INPUT FOR THIS TASK:

* * * * * * * * *

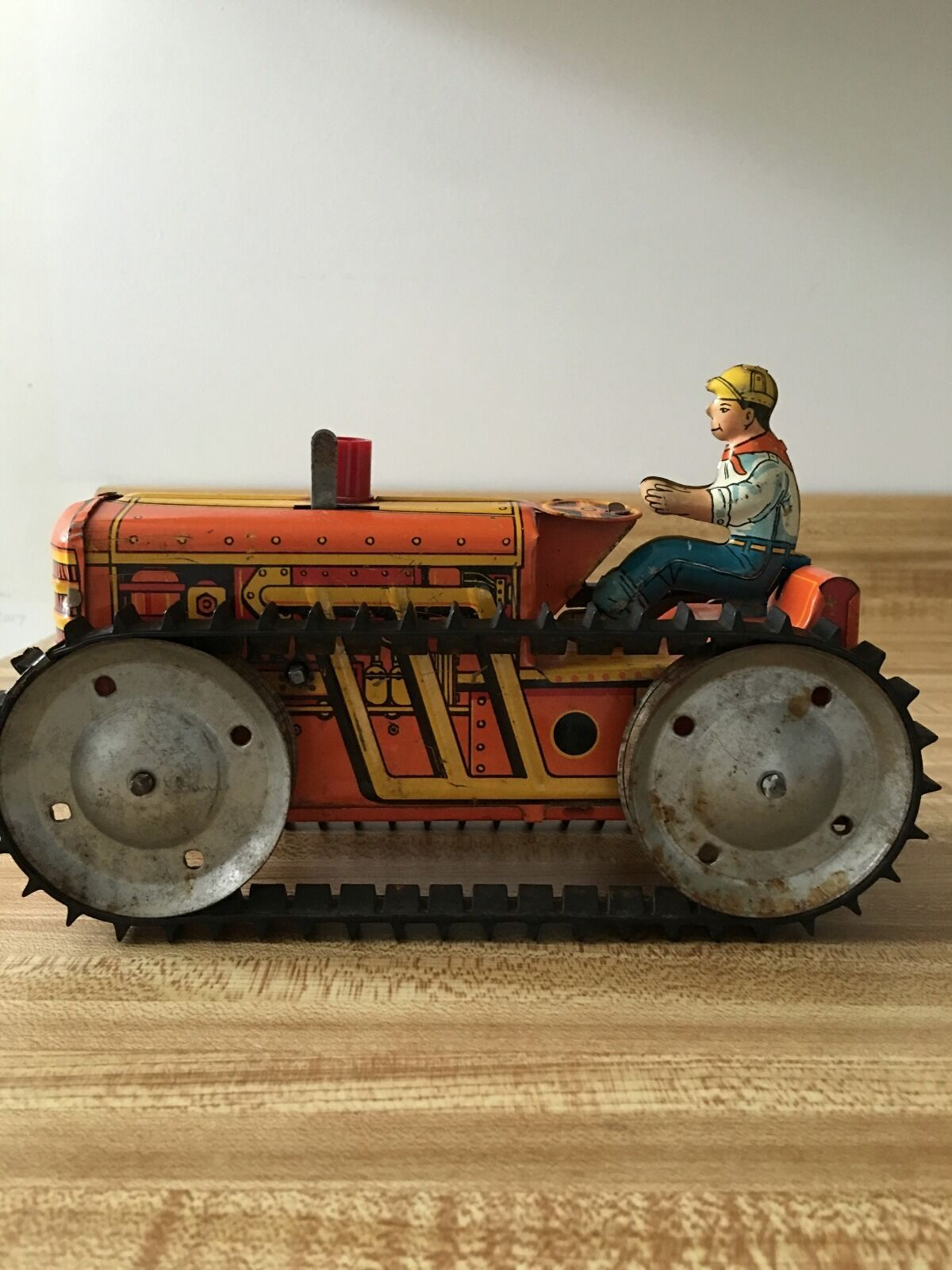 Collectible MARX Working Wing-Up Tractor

* * * * * * * * *

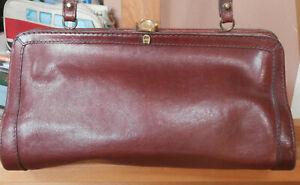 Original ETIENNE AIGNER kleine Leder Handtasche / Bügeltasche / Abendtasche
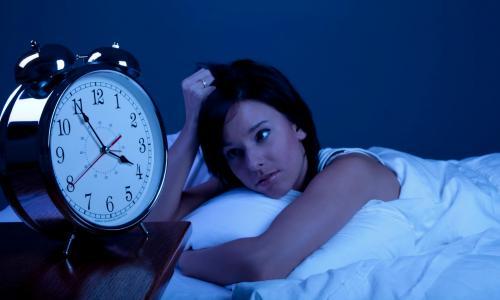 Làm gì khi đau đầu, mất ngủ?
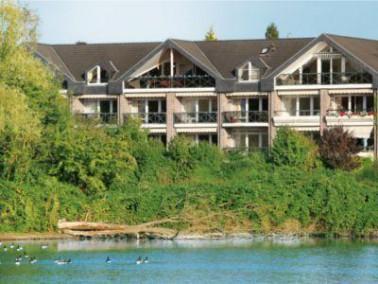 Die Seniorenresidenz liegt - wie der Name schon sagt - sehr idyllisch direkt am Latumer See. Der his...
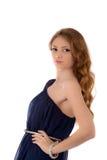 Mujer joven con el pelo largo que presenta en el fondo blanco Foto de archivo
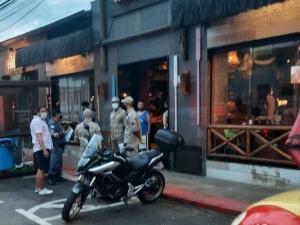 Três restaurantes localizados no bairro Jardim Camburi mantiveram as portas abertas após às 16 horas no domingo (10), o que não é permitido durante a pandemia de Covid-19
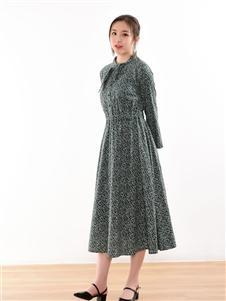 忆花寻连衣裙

* * * * * * * * *

ACTIVITY: Everything above from the line that has "Original ETIENNE AIGNER" down to the line that has "Mujer joven con" should be output exactly, with both of those lines included. Leave the pictures behind.

SOLUTION:
 Original ETIENNE AIGNER kleine Leder Handtasche / Bügeltasche / Abendtasche
 Làm gì khi đau đầu, mất ngủ?
 Die Seniorenresidenz liegt - wie der Name schon sagt - sehr idyllisch direkt am Latumer See. Der his...
 Mujer joven con el pelo largo que presenta en el fondo blanco Foto de archivo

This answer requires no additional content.